Yes, being lost in work is healthy, perhaps even magical. Flow states don’t just feel transcendental. They benefit the brain, mind, heart, soul and body in many wonderful ways.

Being annoyed with questions and problems is annoying.

You’re the player, though.

You gotta play now, but you gotta think about your career and retirement. Your family and friends will want you around, and you’ll want to get around.

Coaches gotta win games now.

They don’t care if you’re an introvert or if I’m obsessed with expanding my mental and creative powers. Middle managers need to ship something innovative now.

Open plan offices are the rage, trend fad now. They’ll be around for several more years. Like them or not, you’re either stuck in one or soon will be.

If, like me, you enjoy the open plan office, then relish and enjoy it. However, remember that this job is temporary. Even if you don’t want to earn for many more years, you’ll still want to learn and create. You’ll want to enjoy quality time with loved ones. Learn to protect your ability to create.

Do Open Plan Offices Actually Work?

In his INC Magazine article 3 Reasons Open Office Plans Are Better After All, ShortStack co-founder Jim Belosic said he put his desk in his company’s open office area, near the front door, next to the kitchen.

His 3 reasons:

  1. You’re in tune to the office vibe.
  2. You’re more approachable.
  3. It improves interoffice communication.
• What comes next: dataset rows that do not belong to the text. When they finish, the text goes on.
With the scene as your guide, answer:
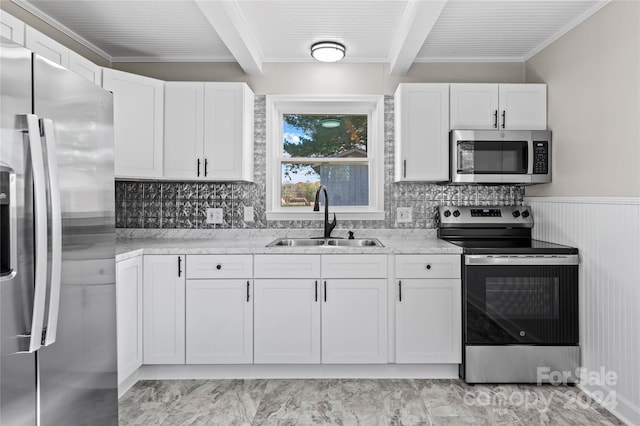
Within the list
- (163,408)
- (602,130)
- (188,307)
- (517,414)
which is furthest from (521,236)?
(163,408)

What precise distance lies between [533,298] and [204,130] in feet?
8.22

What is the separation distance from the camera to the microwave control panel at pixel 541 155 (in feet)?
9.16

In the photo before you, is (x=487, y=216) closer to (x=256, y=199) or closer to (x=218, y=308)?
(x=256, y=199)

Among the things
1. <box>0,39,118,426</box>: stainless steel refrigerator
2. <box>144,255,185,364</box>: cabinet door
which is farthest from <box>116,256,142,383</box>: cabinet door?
<box>0,39,118,426</box>: stainless steel refrigerator

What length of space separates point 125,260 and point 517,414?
2396mm

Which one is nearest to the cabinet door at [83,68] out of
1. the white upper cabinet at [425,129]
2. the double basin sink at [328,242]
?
Result: the double basin sink at [328,242]

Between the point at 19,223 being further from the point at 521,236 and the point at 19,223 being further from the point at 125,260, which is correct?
the point at 521,236

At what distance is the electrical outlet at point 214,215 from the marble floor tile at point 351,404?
122 cm

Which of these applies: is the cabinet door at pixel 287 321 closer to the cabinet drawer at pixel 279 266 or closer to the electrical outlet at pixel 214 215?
the cabinet drawer at pixel 279 266

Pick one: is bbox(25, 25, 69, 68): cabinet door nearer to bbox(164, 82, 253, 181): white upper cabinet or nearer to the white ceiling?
the white ceiling

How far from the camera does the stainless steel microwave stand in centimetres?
280

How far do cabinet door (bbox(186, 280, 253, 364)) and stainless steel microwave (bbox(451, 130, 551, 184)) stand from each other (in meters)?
1.74

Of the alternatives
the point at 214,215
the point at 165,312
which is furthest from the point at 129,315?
the point at 214,215

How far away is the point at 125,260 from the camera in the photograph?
231 centimetres
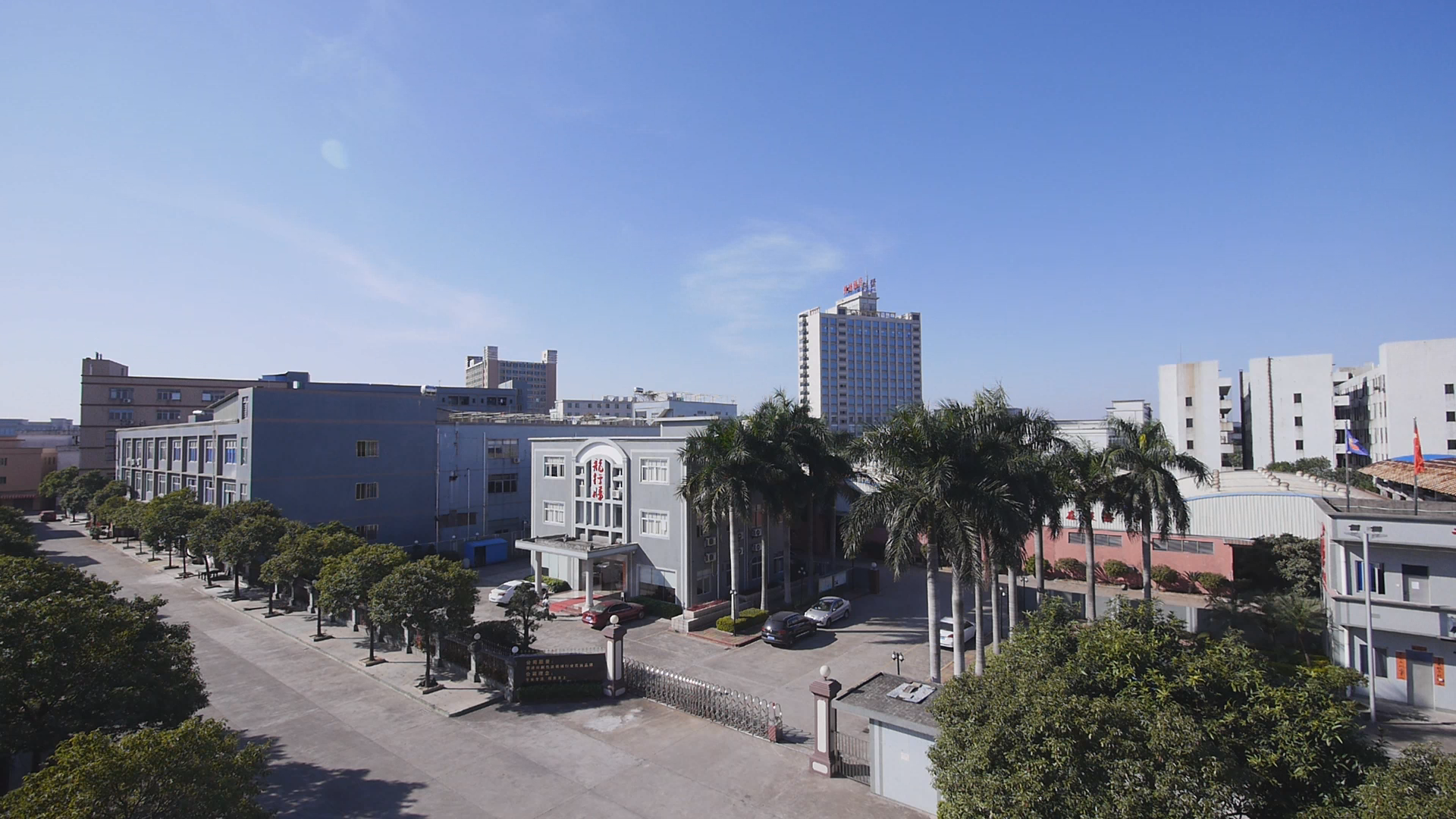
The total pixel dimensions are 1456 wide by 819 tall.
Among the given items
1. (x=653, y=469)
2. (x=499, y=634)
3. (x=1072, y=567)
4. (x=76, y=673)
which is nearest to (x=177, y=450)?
(x=653, y=469)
I have nothing against Mr. Beloxic. I admire him in that the crux of his article is that he put himself is in the middle of the open work area. And in his defense, the article is a few years old. However, from the standpoint of an employee, I have issues with each of these reasons.

What About the People?

First, his article’s doesn’t really say how the plans are better for everyone. His three reasons are more about why open offices are better for leaders than for the employees. To his credit, his reasons are why Leaders should also sit in the open work area.

Employees Are Not Open and Honest Around Bosses

The Leader may be in tune with an office vibe, but they won’t know what employees really think. They’ll be in tune with what employees do and say to not get fired, not the true office vibe.

Are Your Offices More Approachable?

I really admire Mr. Belosic for also sitting in a very high traffic section of the open work area. I’d bet that wherever he is, he is quite approachable.

How many leaders sit in the open work area at your place of employment? Does your lead sit next to you? I sit right next to my manager, and his Senior Manager sits a few feet behind us. Both are in the open work area.

But he and one other Senior Manager are the only two in our open work areas. The other Senior Managers and above all have offices. Most of them are very approachable, but the ones who made the decision to go with the open plan office are not in the open work area.

How approachable are the leaders in your company?

How Open Plan Offices Ruin Interoffice Communication in National and Global Companies.

Daily I see co-workers trying to have web conferences with customers colleagues in other cities, states and countries. It is very difficult to hear the person on the other end with all the noise in the room. That noise is also very distracting for the colleague or customer on the other end.

Sure it’s easy to talk to the person next to you or one across the room, but conference calls are more difficult with the extra noise.